_EXERCISE BRIEF_:
Take the line containing "Q: How many?" and each line after it through the end of the data below, and return them exactly, minus any pictures.

━━━ TASK DATA

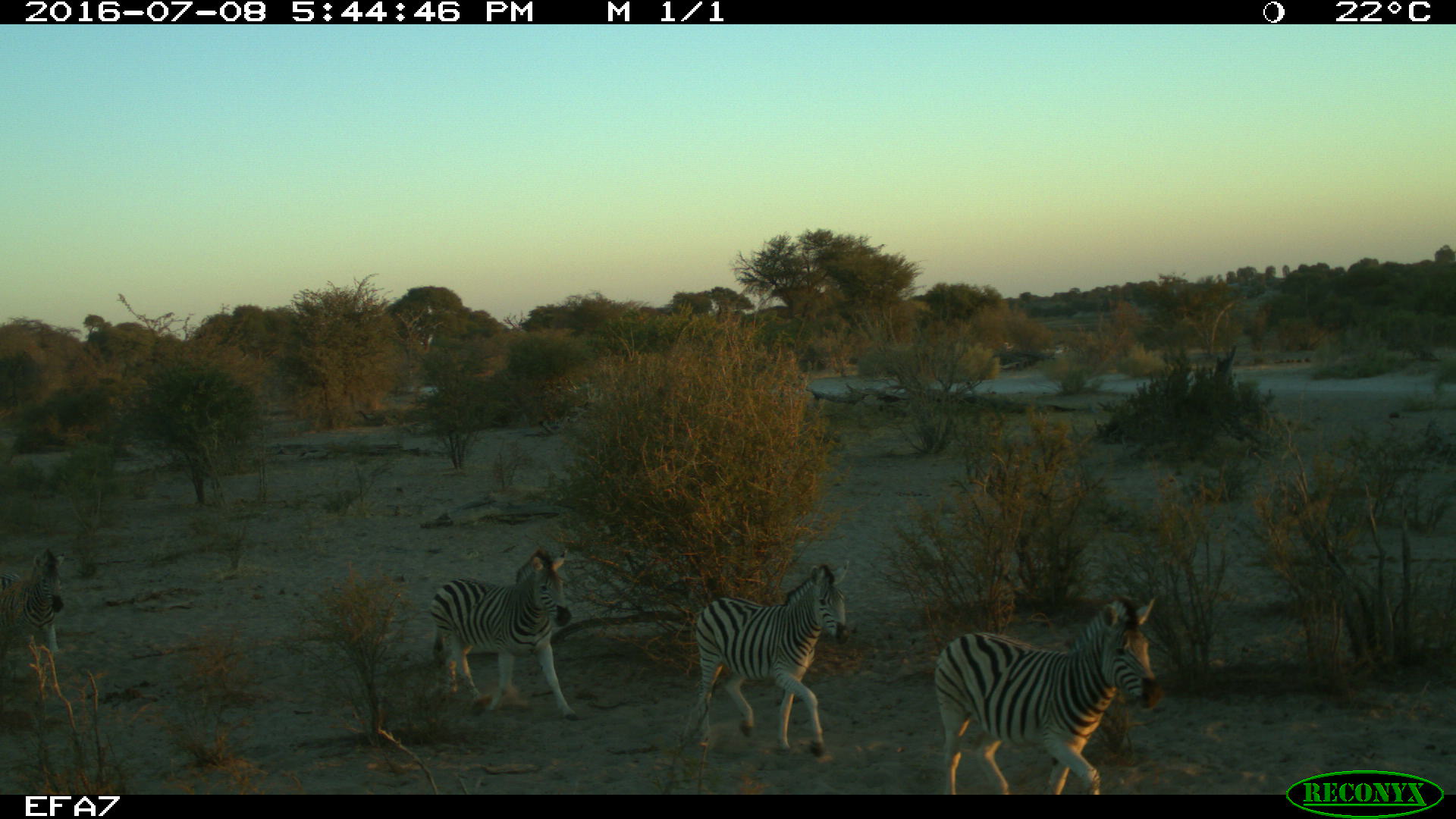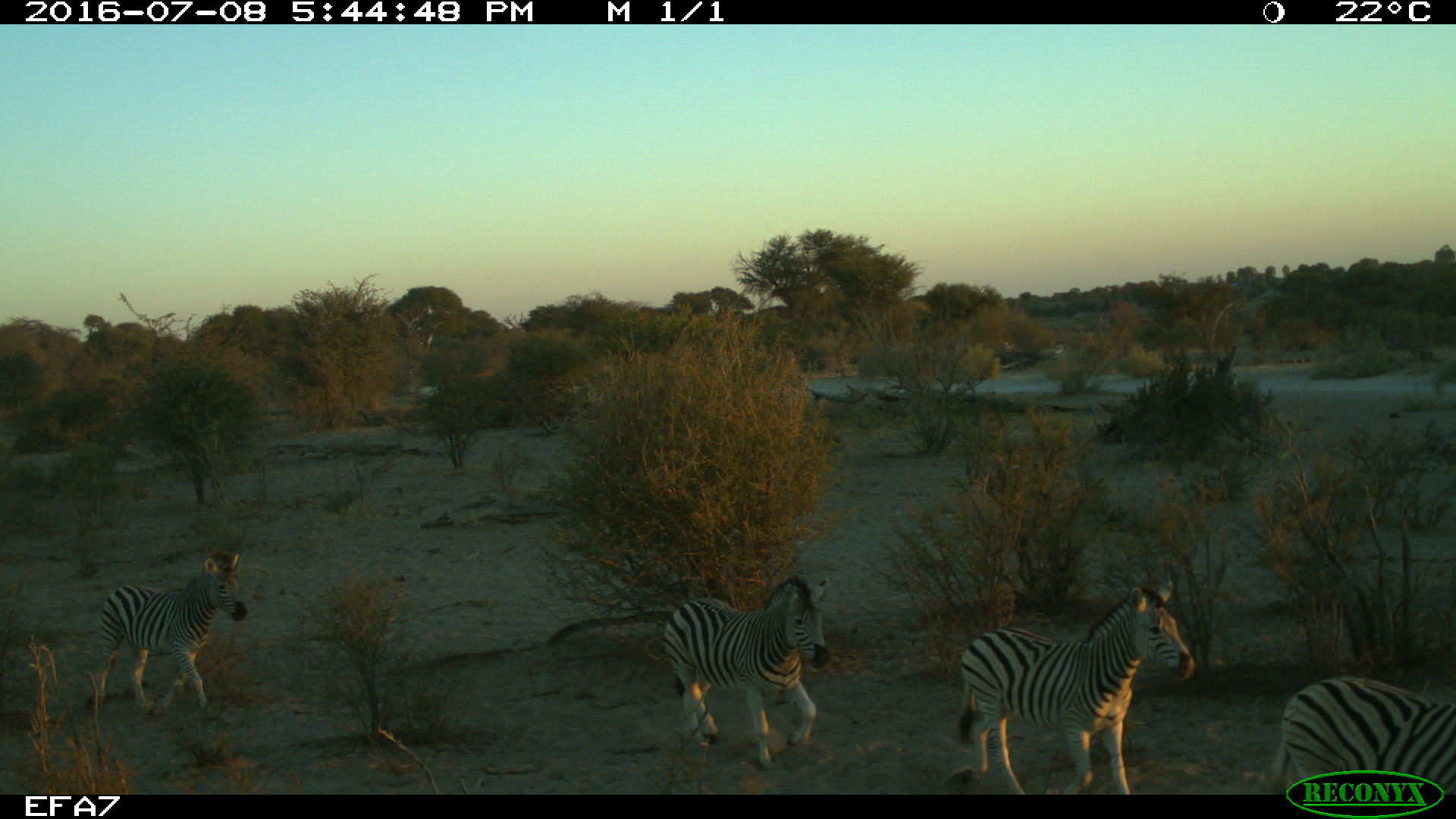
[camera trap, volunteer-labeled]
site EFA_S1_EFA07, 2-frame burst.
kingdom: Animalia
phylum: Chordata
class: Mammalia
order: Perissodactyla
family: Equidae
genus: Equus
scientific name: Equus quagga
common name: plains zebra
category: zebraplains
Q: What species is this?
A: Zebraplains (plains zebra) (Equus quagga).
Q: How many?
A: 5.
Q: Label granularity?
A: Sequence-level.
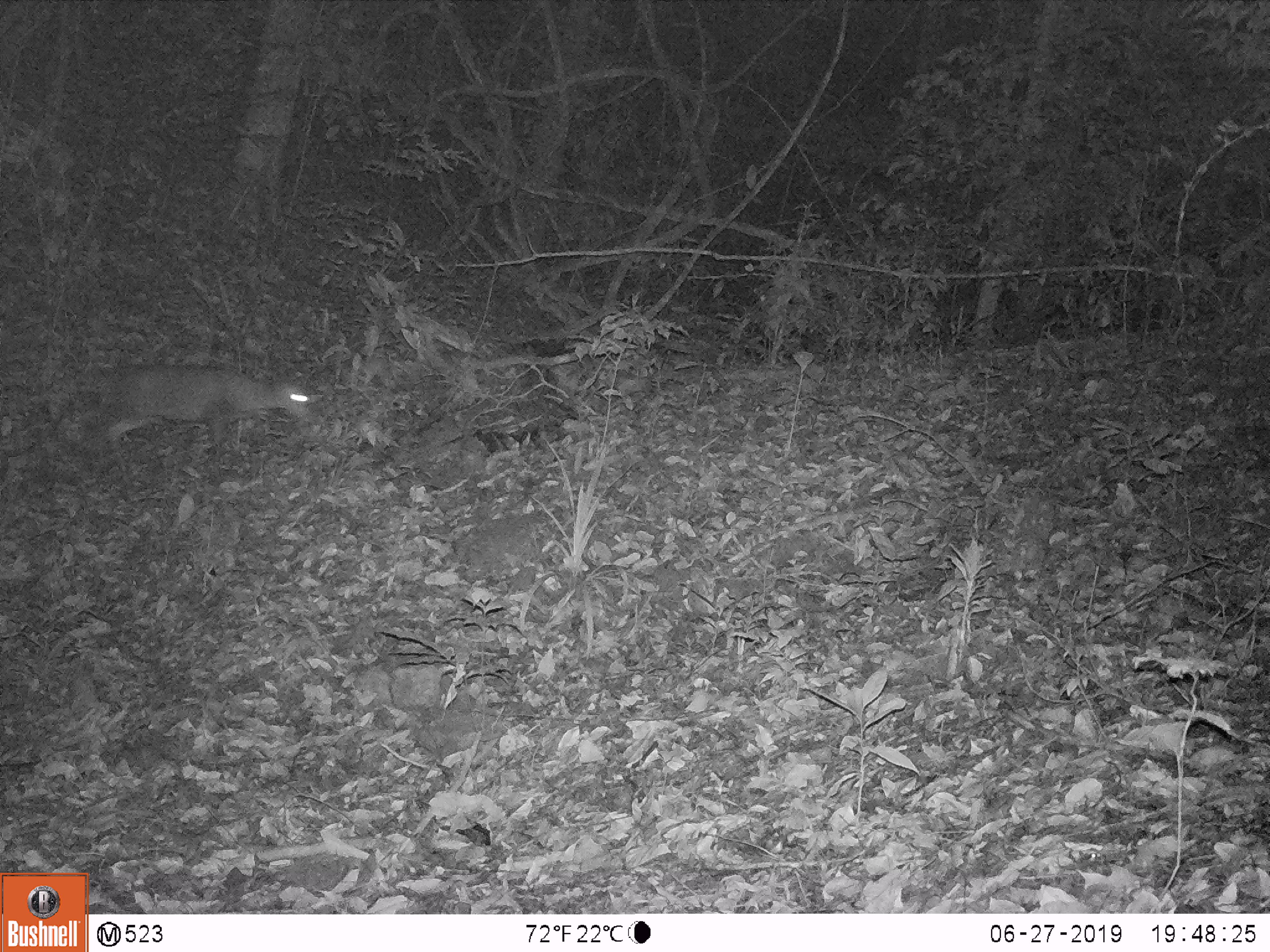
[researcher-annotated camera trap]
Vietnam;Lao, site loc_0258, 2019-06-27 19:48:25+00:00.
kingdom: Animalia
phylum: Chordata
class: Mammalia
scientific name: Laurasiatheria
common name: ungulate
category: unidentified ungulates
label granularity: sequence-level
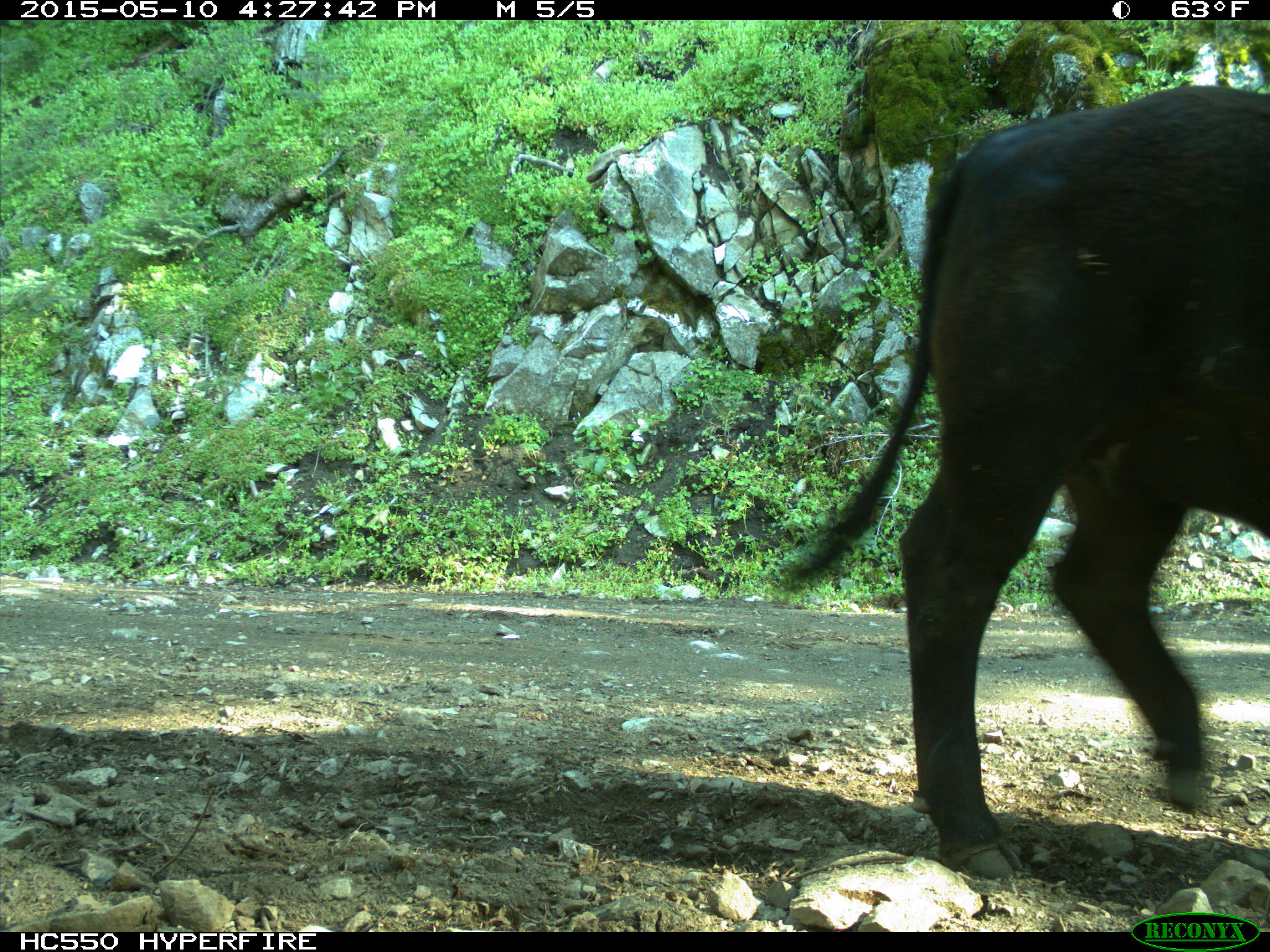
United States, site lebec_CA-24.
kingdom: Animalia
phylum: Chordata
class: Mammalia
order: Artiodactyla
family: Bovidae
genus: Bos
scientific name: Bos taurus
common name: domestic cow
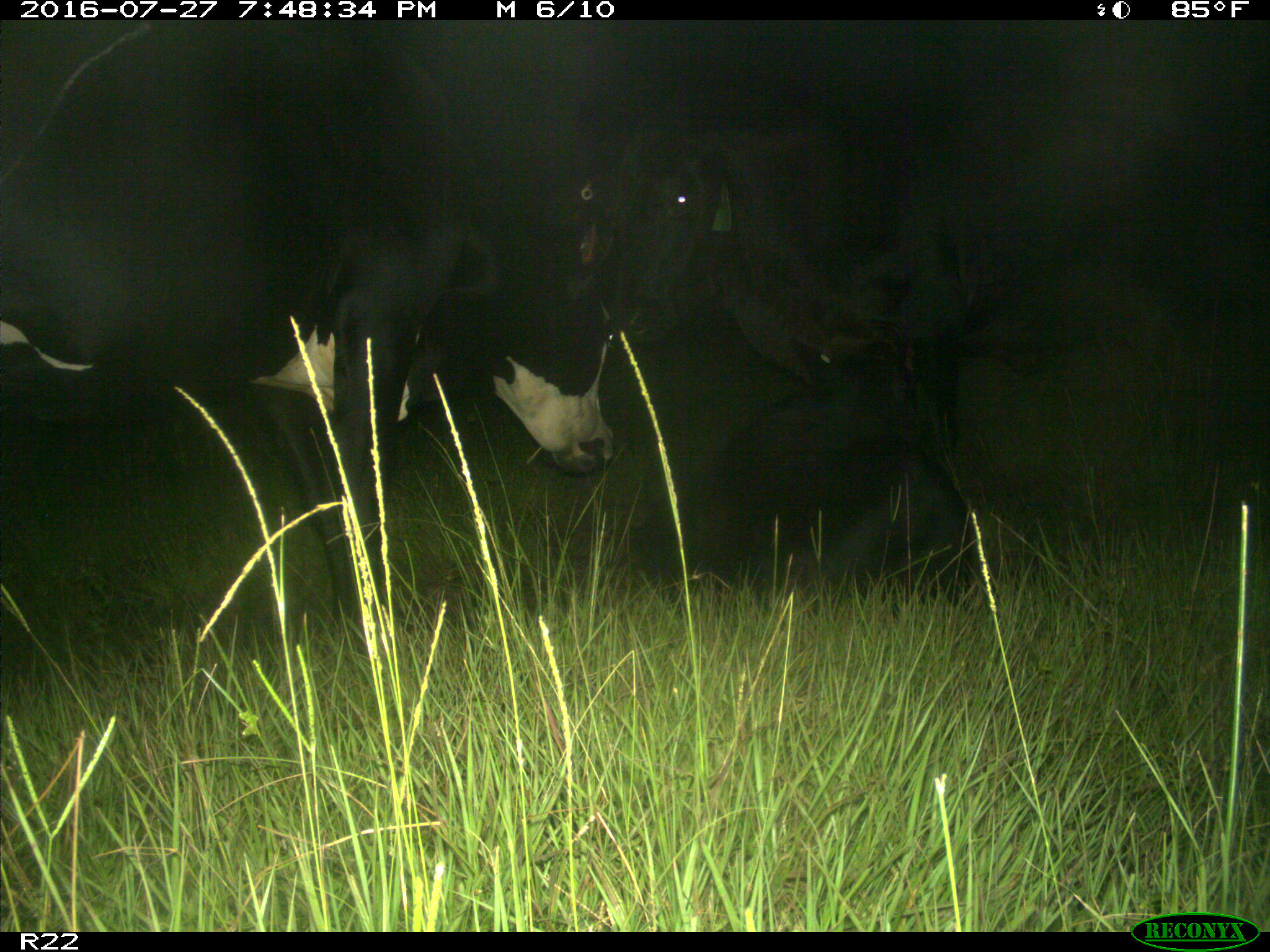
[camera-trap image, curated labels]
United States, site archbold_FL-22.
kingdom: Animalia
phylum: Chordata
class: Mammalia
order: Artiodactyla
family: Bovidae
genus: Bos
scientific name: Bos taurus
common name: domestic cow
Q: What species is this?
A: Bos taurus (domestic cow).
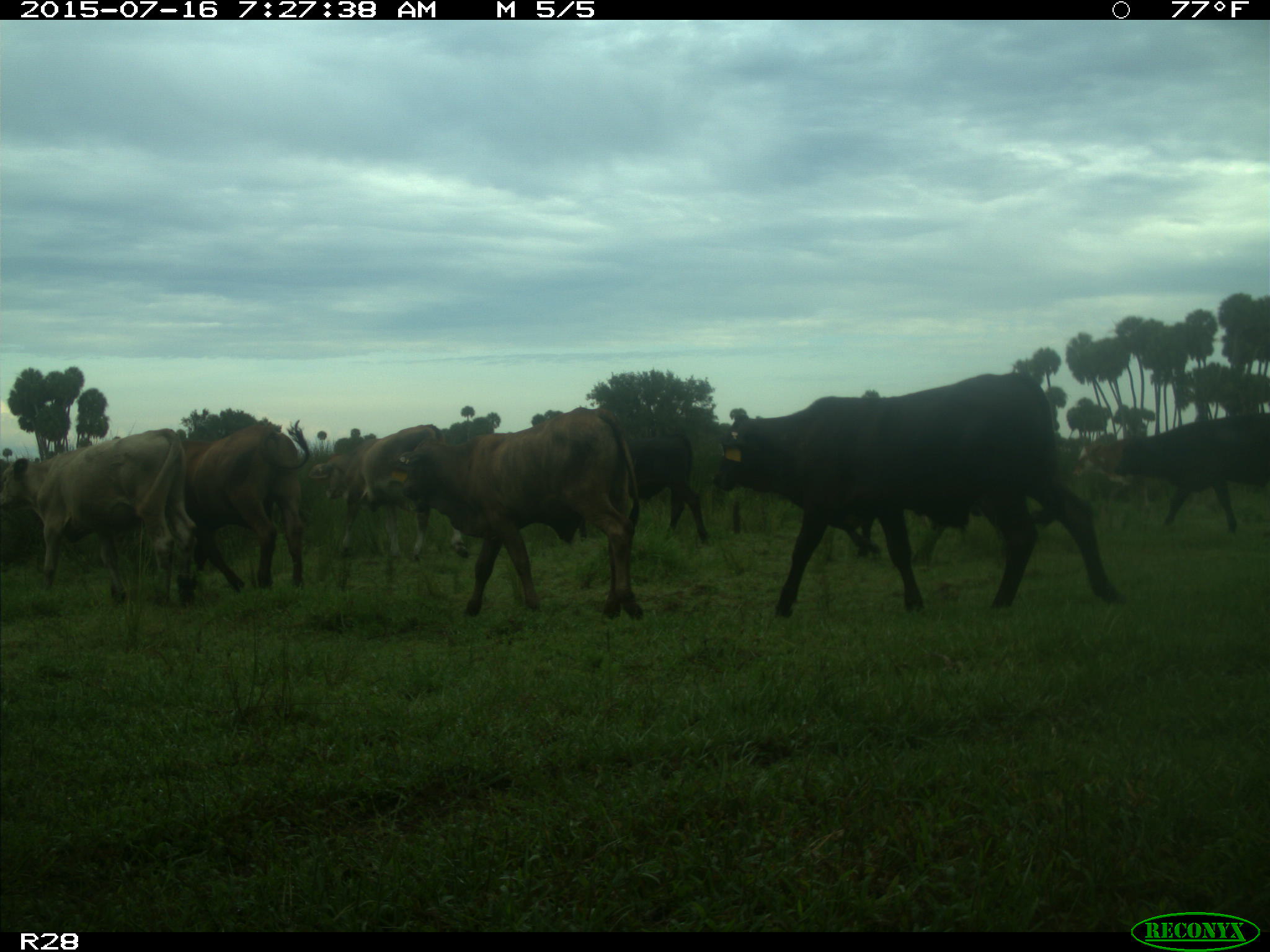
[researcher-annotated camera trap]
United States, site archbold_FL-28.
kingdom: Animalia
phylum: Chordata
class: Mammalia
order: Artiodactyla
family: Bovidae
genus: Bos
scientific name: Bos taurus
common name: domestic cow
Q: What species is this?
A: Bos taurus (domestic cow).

━━━━━━

_WRITTEN REPLY_:
Q: How many?
A: 5.
Q: Label granularity?
A: Sequence-level.
[researcher-annotated camera trap]
Vietnam;Lao, site loc_0258, 2019-06-27 19:48:25+00:00.
kingdom: Animalia
phylum: Chordata
class: Mammalia
scientific name: Laurasiatheria
common name: ungulate
category: unidentified ungulates
label granularity: sequence-level
United States, site lebec_CA-24.
kingdom: Animalia
phylum: Chordata
class: Mammalia
order: Artiodactyla
family: Bovidae
genus: Bos
scientific name: Bos taurus
common name: domestic cow
[camera-trap image, curated labels]
United States, site archbold_FL-22.
kingdom: Animalia
phylum: Chordata
class: Mammalia
order: Artiodactyla
family: Bovidae
genus: Bos
scientific name: Bos taurus
common name: domestic cow
Q: What species is this?
A: Bos taurus (domestic cow).
[researcher-annotated camera trap]
United States, site archbold_FL-28.
kingdom: Animalia
phylum: Chordata
class: Mammalia
order: Artiodactyla
family: Bovidae
genus: Bos
scientific name: Bos taurus
common name: domestic cow
Q: What species is this?
A: Bos taurus (domestic cow).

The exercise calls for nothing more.